#### Instruções
- A) Conforme o artigo sobre o orçamento público no Brasil, que lei ainda não havia sido sancionada até o momento da publicação?
- B) Reproduza o trecho do artigo sobre o orçamento público no Brasil que começa em "Ninguém mais questiona." e segue até "não foi sancionada.", trocando "jornais" por "periódicos".
- C) Dê prosseguimento ao artigo sobre o orçamento público no Brasil a partir de sua última frase.

#### Trecho da página
-- -- --
Correio braziliense, n. 19526, 10/11/2016. Opinião, p.11

 

Orçamento público no Brasil

Cyro Rodrigues de Oliveira Dornelas

 

 

Ninguém mais questiona. Afinal de contas, para que se desgastar? Muitos constatam que é tema de menor relevância. Notícias e matérias que outrora ocupavam a primeira capa nos jornais cedem espaço para textos cada vez mais discretos. Discrição essa que evolui para trechos de parágrafos ou frases de matérias relacionadas. Assim tem sido, na minha visão enquanto cidadão, a análise e discussão públicas sobre o processo legislativo orçamentário brasileiro. Exemplo clássico, acontecendo mais uma vez debaixo dos nossos olhos, é o encerramento do primeiro período legislativo sem a votação da Lei de Diretrizes Orçamentárias Federal. Até o momento, essa importante lei não foi sancionada.
-- -- --
#### Extrato de dados
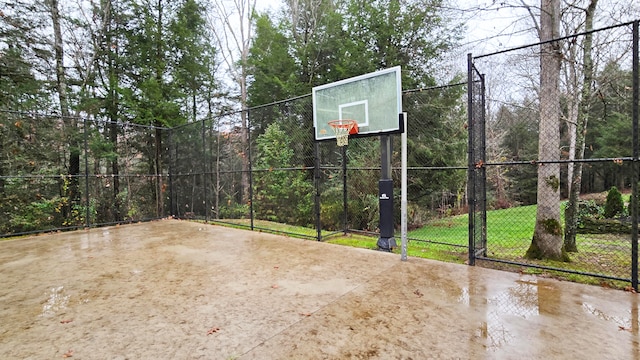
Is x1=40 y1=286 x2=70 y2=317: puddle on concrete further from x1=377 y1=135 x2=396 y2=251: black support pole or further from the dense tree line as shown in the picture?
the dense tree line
-- -- --
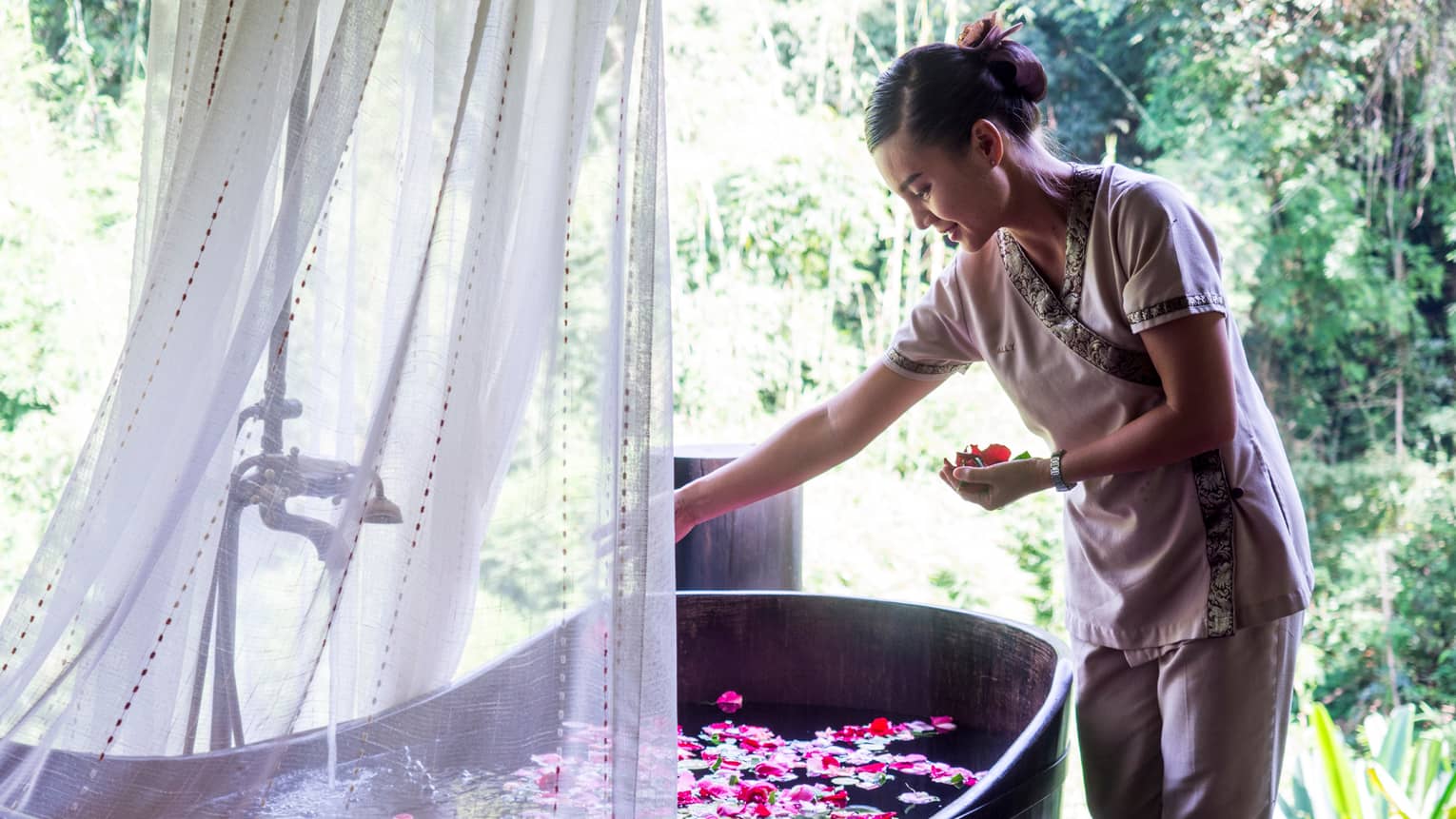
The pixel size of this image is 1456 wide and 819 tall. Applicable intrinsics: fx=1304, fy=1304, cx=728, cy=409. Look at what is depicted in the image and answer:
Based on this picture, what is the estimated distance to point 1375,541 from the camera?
-- -- --
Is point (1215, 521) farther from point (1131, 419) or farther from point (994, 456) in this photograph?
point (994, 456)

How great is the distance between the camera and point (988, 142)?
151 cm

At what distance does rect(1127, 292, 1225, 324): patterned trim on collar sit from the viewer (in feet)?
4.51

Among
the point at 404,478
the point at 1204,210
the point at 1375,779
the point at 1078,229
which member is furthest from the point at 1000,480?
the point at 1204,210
-- -- --
#### Gabarito
- A) A Lei de Diretrizes Orçamentárias Federal.

- B)
Ninguém mais questiona. Afinal de contas, para que se desgastar? Muitos constatam que é tema de menor relevância. Notícias e matérias que outrora ocupavam a primeira capa nos periódicos cedem espaço para textos cada vez mais discretos. Discrição essa que evolui para trechos de parágrafos ou frases de matérias relacionadas. Assim tem sido, na minha visão enquanto cidadão, a análise e discussão públicas sobre o processo legislativo orçamentário brasileiro. Exemplo clássico, acontecendo mais uma vez debaixo dos nossos olhos, é o encerramento do primeiro período legislativo sem a votação da Lei de Diretrizes Orçamentárias Federal. Até o momento, essa importante lei não foi sancionada.

- C)
Podem ter contribuído para tal o momento político dos últimos meses e a eleição para a Presidência da Câmara dos Deputados. Pode até explicar, mas não é justificativa. Deixamos de pagar nossas contas ou verificar nosso orçamento mensal por causa de uma final do brasileirão? Ainda que isso venha a acontecer, o que é público não merece, muito menos pode, ter o mesmo tratamento. Nesse sentido, a letra constitucional mais explícita não poderia ser. A sessão legislativa, afirma o artigo 57, §2º da Suprema Lei, não será interrompida sem a aprovação do projeto de lei de diretrizes orçamentárias. Mas já encontramos, tranquilamente, o nome para a omissão de nossas autoridades parlamentares: recesso branco. Poderia ser recesso café com leite?

Aqui entra em cena raciocínio tentador e simplista. A responsabilidade pela desconfiguração é da classe política, mandatários egoístas e movidos pelo poder. Sem excluir de nossos representantes o seu dever de cumprir nobre e solene papel e sem o intuito de esvaziar a discussão, modestamente sugiro outros culpados. Já indicados no primeiro parágrafo, sociedade civil e imprensa apenas reverberam o despreparo crítico e educacional de nossa população. Incapacidade essa que desmotiva e enfraquece o ímpeto de quem se desgasta por falar o que deve ser dito e publicado.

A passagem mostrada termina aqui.